Work to do - Every line below is to be quoted exactly, with nothing added or dropped.

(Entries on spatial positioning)
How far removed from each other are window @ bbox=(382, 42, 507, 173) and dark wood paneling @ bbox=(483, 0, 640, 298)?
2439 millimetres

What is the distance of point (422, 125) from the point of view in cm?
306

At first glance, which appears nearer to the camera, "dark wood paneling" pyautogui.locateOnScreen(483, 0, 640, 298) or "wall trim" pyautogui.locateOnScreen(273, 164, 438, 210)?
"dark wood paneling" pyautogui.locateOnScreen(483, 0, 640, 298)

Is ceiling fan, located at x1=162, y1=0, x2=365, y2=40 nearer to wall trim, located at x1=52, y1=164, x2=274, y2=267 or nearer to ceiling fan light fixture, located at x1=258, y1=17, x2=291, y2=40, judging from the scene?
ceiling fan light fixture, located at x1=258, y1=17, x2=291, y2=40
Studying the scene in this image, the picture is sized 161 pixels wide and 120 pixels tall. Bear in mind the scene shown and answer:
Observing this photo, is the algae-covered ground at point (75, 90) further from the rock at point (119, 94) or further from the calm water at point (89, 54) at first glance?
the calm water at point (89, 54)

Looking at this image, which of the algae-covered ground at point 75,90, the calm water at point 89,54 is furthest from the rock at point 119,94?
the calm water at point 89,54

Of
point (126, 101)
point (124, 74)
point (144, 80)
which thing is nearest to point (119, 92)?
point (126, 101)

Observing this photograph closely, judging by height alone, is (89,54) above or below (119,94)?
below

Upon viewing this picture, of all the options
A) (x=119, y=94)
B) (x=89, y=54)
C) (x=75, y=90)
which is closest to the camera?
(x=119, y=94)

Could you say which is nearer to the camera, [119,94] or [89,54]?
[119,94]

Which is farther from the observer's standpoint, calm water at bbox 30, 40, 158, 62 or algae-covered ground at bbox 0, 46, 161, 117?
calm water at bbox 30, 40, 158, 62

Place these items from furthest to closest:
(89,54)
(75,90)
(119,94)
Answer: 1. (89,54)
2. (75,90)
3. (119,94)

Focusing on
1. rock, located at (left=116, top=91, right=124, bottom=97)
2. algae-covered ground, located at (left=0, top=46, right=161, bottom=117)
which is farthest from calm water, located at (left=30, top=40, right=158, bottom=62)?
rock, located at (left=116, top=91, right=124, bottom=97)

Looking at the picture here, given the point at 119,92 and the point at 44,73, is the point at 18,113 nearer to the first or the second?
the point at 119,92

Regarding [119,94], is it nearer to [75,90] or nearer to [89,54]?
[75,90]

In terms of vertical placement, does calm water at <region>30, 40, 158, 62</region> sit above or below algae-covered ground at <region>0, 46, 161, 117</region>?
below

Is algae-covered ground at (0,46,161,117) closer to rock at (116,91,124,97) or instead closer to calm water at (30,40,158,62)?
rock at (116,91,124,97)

In response -
How far removed from each other are window @ bbox=(382, 42, 507, 173) and dark wood paneling @ bbox=(483, 0, 640, 298)?
2439 millimetres

What is the distance of point (422, 125) from the point of view in cm?
306

At first glance, which appears nearer to the camera, "dark wood paneling" pyautogui.locateOnScreen(483, 0, 640, 298) or "wall trim" pyautogui.locateOnScreen(273, 164, 438, 210)?
"dark wood paneling" pyautogui.locateOnScreen(483, 0, 640, 298)

Is ceiling fan, located at x1=162, y1=0, x2=365, y2=40 nearer to wall trim, located at x1=52, y1=164, x2=274, y2=267 or nearer to ceiling fan light fixture, located at x1=258, y1=17, x2=291, y2=40, judging from the scene?
ceiling fan light fixture, located at x1=258, y1=17, x2=291, y2=40
Studying the scene in this image, the picture is sized 161 pixels wide and 120 pixels tall. Bear in mind the scene shown and answer:
Observing this photo, is the algae-covered ground at point (75, 90) further from the rock at point (119, 94) or further from the calm water at point (89, 54) at first glance?
the calm water at point (89, 54)

Looking at this image, which of the algae-covered ground at point 75,90, the calm water at point 89,54 is furthest from the rock at point 119,94?
the calm water at point 89,54

Of
point (126, 101)
point (124, 74)
point (144, 80)
which thing is nearest to point (119, 92)?
point (126, 101)

Observing this photograph closely, judging by height alone, is (89,54) above or below (119,94)?
below

Upon viewing this picture, of all the options
A) (x=119, y=94)
B) (x=89, y=54)
C) (x=75, y=90)
which is closest to the camera?
(x=119, y=94)

Could you say which is nearer to the camera, [119,94] or [89,54]?
[119,94]

Which is farther from the observer's standpoint, calm water at bbox 30, 40, 158, 62 or algae-covered ground at bbox 0, 46, 161, 117?
calm water at bbox 30, 40, 158, 62

Place these items from furthest to closest:
(89,54)
(75,90)
(119,94)
Answer: 1. (89,54)
2. (75,90)
3. (119,94)

Focusing on
1. rock, located at (left=116, top=91, right=124, bottom=97)
2. algae-covered ground, located at (left=0, top=46, right=161, bottom=117)
which is farthest from calm water, located at (left=30, top=40, right=158, bottom=62)?
rock, located at (left=116, top=91, right=124, bottom=97)

Looking at the picture here, given the point at 119,92 and the point at 44,73, is the point at 18,113 nearer to the first or the second?
the point at 119,92

Regarding [119,94], is it nearer to [75,90] or nearer to [89,54]?
[75,90]

In terms of vertical placement, does calm water at <region>30, 40, 158, 62</region> sit above or below algae-covered ground at <region>0, 46, 161, 117</region>?
below

Is algae-covered ground at (0,46,161,117) closer to rock at (116,91,124,97) or instead closer to calm water at (30,40,158,62)?
rock at (116,91,124,97)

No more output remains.